**Actions to take:**
- a) Translate this sentence from the Jane Eyre reflection into Spanish: "He looked at me when I said this; he had hardly turned his eyes in my direction before."
- b) Answer these questions from the Jane Eyre reflection:
(i) Which character does the writer name as their closest religious affiliation?
(ii) What did Jane see in Mrs. Fairfax's room?
(iii) To what place does Jane offer to run, where she is going to post a letter?
- c) Transcribe the Jane Eyre reflection from "I loved the" up to and including "it was him.", with no changes.
[[ Excerpt to read open ]]
I loved the suspense of Jane’s entry to Thornfield. Her puzzlement caused by her assumption that the one who answered her advertisement was the head of the house was very charming. She assumed quite a lot from such a short answer. Since I read the synopsis on the back of the audiobook, it, of course, mentioned a Mr. Rochester, which caused me to itch for him to make his appearance. Because of this, I already suspected something, and knew instantly as a form came trotting over the hill – it was him.
I have to say that as I read the theme of religion wasn’t really on my radar. I’m not interested in it, besides, but I thought of it more of characterization that religious commentary. I of course hated all religious alluding in the opening of the book, and especially Mr. Brocklehurst, but beyond that, I didn’t really pick up on much by way of religion. I really think of everyone in the book, my closest religious affiliation would be Edward Rochester. Not in his actions, of course, but they way he speaks of and references to God as ‘my maker’. I like this because it does not name one as such, and really, that’s where I am spiritually right now. Perhaps in another reading I would identify or at least notice more of the religious undertones in this novel. I will let them pass me by this time, happily.
I do not understand Mrs. Reed. I can see how her feeling toward Jane began and continued…but WHY did she have to just hate her on principal? Just because her husband loved his sister so dearly? It’s ridiculous, though it is a truism that women exist like this, in every generation. I hate that she tried to create such a harsh environment for Jane once she couldn’t stand to have her in her own house anymore…what reason could she have for telling Mr. Brocklehurst such hateful and untrue things except absolute hatred and spite?? It’s almost revolting to think of it.
I had a building feeling in my stomach (there is no other way to describe it) as I read Jane’s meeting of the stranger on the road and her return to Thornfield. When she saw the dog in Mrs. Fairfax’s room I had to smile to myself. Of course he was the master of the house. Was there anyone else who would be on that road who wasn’t coming to or leaving Thornfield? They both should have known each other on the road. Sweet Jane was frightened by childhood stories, and Mr. Rochester, obviously distracted by his injury. When I think of this first meeting, I smile::
“’I cannot think of leaving you, sir, at so late an hour, in this solitary lane, till I see you are fit to mount your horse.’
He looked at me when I said this; he had hardly turned his eyes in my direction before.
‘I should think you ought to be home yourself,’ said he,’ if you have a home in this neighborhood. Where do you come from?’
‘From just below; and I am not at all afraid of being out late when it is moonlight. I will run over to Hay for you with pleasure, if you wish it: indeed, I am going there to post a letter.’
‘You live just below-do you mean at that house with the battlements?’
‘Whose house is it?’
‘Do you know Mr. Rochester?’
‘No, I have never seen him.’”
[[ Excerpt to read closed ]]
[[ Information supplied open ]]
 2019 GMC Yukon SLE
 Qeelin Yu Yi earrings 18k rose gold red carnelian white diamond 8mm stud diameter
[[ Information supplied closed ]]
[[ Information supplied open ]]
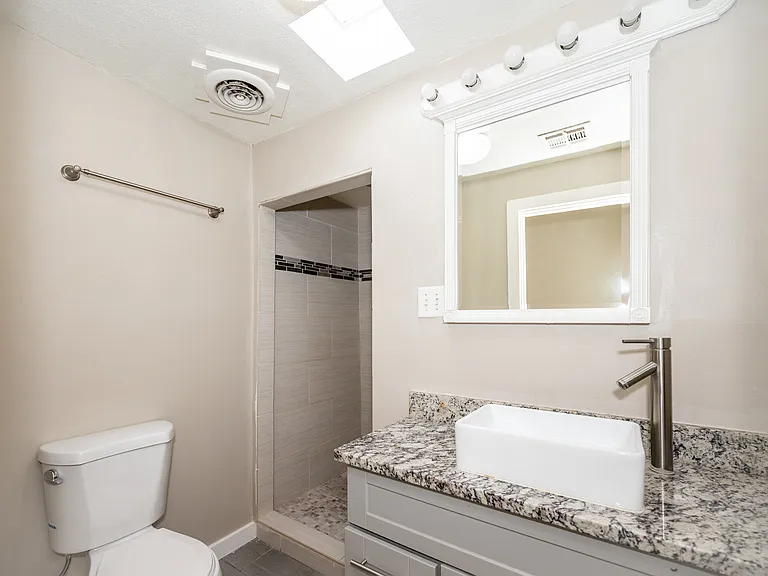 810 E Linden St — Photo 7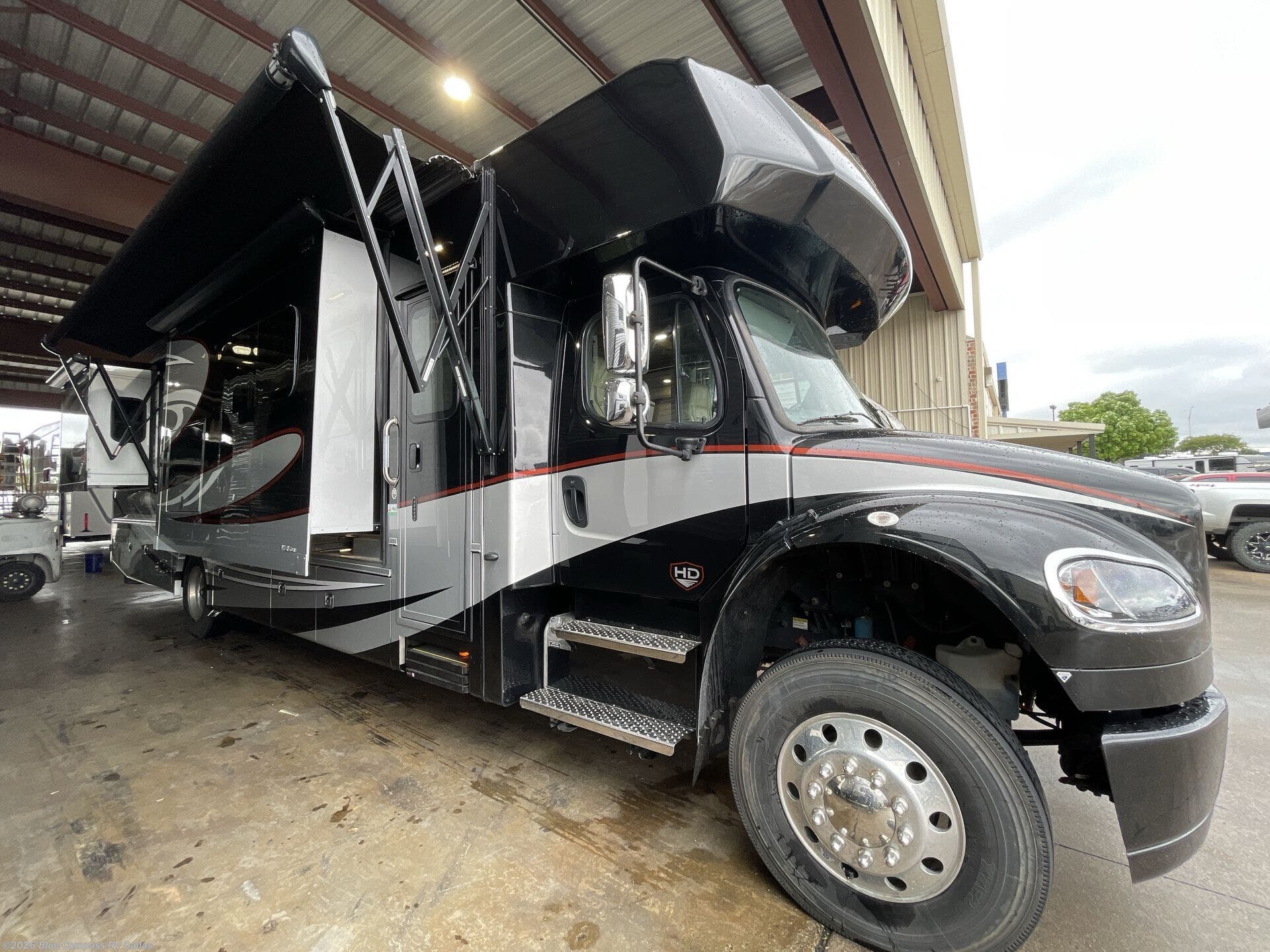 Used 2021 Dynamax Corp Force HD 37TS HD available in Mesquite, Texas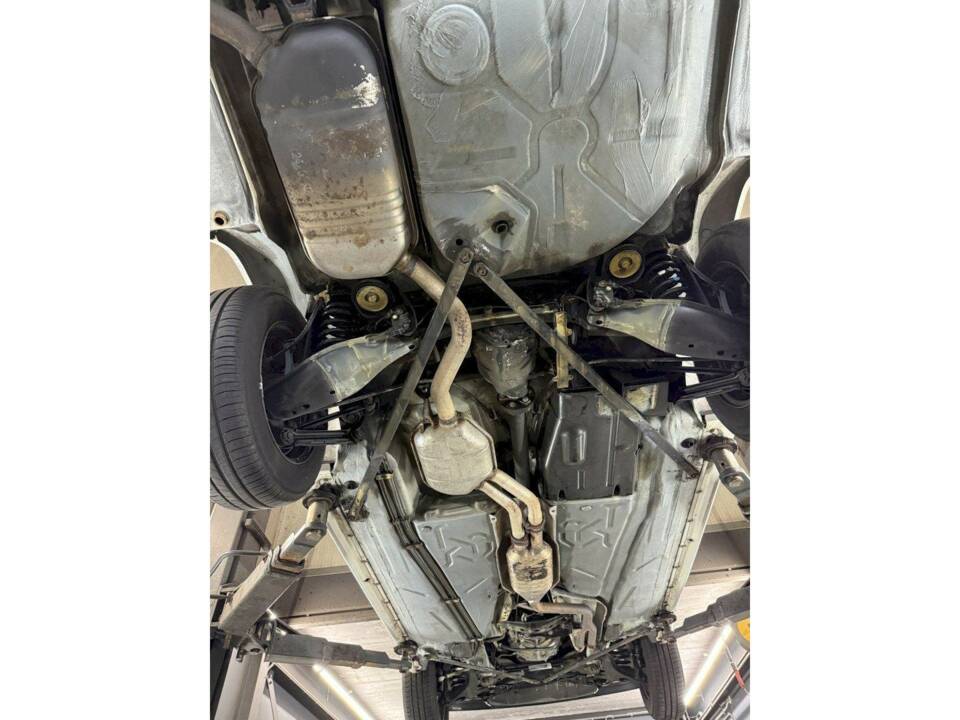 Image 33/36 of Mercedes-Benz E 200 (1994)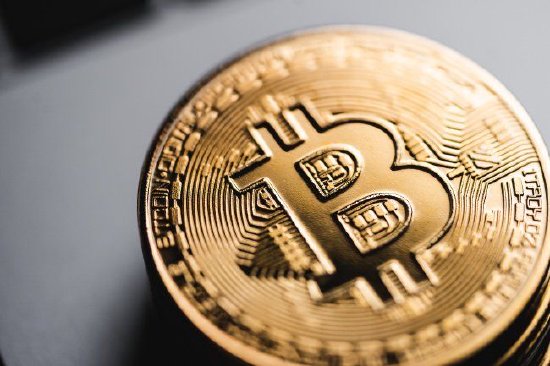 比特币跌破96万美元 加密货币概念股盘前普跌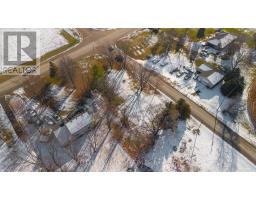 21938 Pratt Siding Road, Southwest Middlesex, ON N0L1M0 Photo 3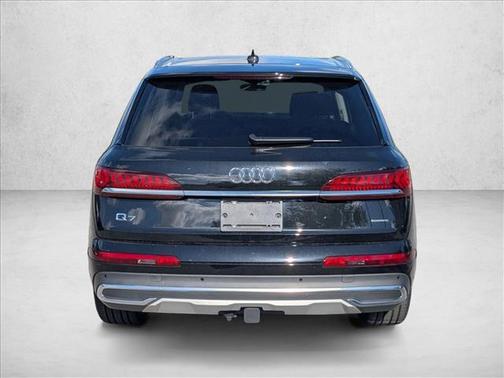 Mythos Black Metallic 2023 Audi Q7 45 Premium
[[ Information supplied closed ]]
**Set of answers:**
- a) Me miró cuando dije esto; antes apenas había vuelto los ojos en mi dirección.

- b)
(i) Edward Rochester
(ii) The dog
(iii) Hay

- c)
I loved the suspense of Jane’s entry to Thornfield. Her puzzlement caused by her assumption that the one who answered her advertisement was the head of the house was very charming. She assumed quite a lot from such a short answer. Since I read the synopsis on the back of the audiobook, it, of course, mentioned a Mr. Rochester, which caused me to itch for him to make his appearance. Because of this, I already suspected something, and knew instantly as a form came trotting over the hill – it was him.